With respect to Mr. Rohee’s reference to community involvement in helping to address suicide and abuse, may we point out, that next year TCV plans to launch a lay-counsellor training programme. Trained to detect and act on suicide warning signs, emphatic communication and measures to help abuse victims or deal with abusive situations, lay counsellors/gatekeepers, in every community, can take proactive preventative actions. While the trainer is offered at no cost to TCV, we need to cover that person’s living expenses for one year, as well as the costs directly associated with the training programme. Towards this end we have launched a gofundme account at https://www.gofundme.com/lay-counsellor-training-programme.

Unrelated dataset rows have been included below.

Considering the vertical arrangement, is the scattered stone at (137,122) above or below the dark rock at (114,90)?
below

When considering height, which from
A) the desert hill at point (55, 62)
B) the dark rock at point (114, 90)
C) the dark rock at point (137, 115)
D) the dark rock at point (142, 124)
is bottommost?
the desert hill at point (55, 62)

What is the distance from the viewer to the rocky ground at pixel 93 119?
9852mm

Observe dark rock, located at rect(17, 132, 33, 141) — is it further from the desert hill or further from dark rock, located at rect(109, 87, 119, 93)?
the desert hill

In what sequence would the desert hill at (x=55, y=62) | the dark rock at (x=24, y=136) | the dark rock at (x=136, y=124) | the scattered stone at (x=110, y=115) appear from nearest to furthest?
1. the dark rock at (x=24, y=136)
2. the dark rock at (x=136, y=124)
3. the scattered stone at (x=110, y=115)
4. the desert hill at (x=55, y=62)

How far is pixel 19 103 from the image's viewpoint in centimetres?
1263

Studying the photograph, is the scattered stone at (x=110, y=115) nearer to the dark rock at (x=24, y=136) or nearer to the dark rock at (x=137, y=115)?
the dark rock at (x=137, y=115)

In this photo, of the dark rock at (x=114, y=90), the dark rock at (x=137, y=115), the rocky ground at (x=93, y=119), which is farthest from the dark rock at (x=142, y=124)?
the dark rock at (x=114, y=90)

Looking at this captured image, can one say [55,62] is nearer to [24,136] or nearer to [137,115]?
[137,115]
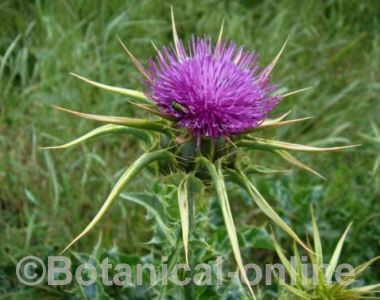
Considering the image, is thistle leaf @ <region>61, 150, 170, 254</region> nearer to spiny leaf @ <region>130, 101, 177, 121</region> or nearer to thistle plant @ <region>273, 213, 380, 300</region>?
spiny leaf @ <region>130, 101, 177, 121</region>

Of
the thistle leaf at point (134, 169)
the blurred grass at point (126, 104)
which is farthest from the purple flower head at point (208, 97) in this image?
the blurred grass at point (126, 104)

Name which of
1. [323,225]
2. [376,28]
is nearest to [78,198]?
[323,225]

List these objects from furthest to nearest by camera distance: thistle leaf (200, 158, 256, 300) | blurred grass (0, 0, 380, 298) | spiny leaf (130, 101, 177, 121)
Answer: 1. blurred grass (0, 0, 380, 298)
2. spiny leaf (130, 101, 177, 121)
3. thistle leaf (200, 158, 256, 300)

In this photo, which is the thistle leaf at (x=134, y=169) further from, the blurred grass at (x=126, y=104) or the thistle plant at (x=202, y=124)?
the blurred grass at (x=126, y=104)

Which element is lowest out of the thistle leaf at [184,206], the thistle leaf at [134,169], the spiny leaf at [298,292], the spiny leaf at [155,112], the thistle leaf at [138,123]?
the spiny leaf at [298,292]

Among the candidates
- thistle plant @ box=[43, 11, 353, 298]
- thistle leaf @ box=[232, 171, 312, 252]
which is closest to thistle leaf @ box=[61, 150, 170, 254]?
thistle plant @ box=[43, 11, 353, 298]

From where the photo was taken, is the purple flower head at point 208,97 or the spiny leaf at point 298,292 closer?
the spiny leaf at point 298,292
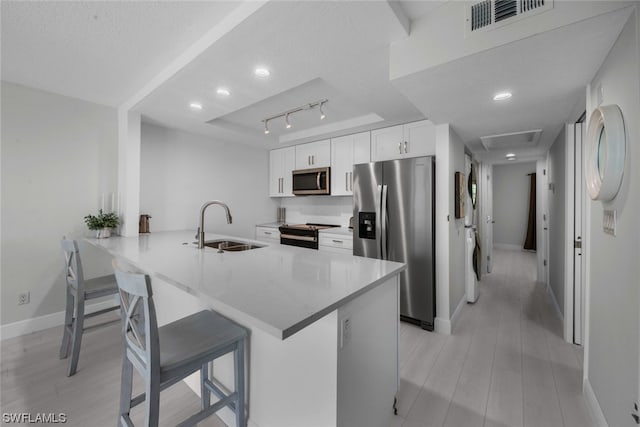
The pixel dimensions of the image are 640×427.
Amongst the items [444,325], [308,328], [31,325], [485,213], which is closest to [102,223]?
[31,325]

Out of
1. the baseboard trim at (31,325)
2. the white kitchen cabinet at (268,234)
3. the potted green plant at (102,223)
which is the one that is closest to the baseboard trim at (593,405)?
the white kitchen cabinet at (268,234)

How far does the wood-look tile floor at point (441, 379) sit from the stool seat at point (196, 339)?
64cm

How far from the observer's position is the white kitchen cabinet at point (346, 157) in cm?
371

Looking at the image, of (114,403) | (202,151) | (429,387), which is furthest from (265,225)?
(429,387)

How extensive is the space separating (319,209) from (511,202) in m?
5.99

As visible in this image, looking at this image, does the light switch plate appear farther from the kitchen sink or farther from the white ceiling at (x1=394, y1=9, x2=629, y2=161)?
the kitchen sink

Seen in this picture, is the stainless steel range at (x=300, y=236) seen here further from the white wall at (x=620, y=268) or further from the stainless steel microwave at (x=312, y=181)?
the white wall at (x=620, y=268)

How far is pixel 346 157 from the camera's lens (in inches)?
154

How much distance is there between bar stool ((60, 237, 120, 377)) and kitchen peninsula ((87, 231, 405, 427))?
75cm

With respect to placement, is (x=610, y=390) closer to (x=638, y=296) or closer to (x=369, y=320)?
(x=638, y=296)

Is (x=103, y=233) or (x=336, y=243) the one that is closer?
(x=103, y=233)

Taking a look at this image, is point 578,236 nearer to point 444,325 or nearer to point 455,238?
point 455,238

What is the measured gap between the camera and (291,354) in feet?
4.11

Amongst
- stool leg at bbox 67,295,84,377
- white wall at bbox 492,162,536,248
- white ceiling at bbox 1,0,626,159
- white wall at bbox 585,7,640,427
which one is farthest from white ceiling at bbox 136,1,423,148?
white wall at bbox 492,162,536,248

The link can also be accessed by logging on to our website, http://www.caribvoice.org, and clicking on the gofundme logo. We hope Mr. Rohee can find it possible to donate to this cause and to help promote it so we can be able to achieve the set goal.
Finally, as loved ones of suicide victims, as suicide survivors, as suicide prevention activists, and as clinical psychologists and counsellors, various members of The Caribbean Voice know through experience, the realities of suicide and so we beg all and sundry who want to write on or speak about suicide to not do so without getting the facts, without speaking with suicide survivors and without understanding how mental health issues affect the thinking process.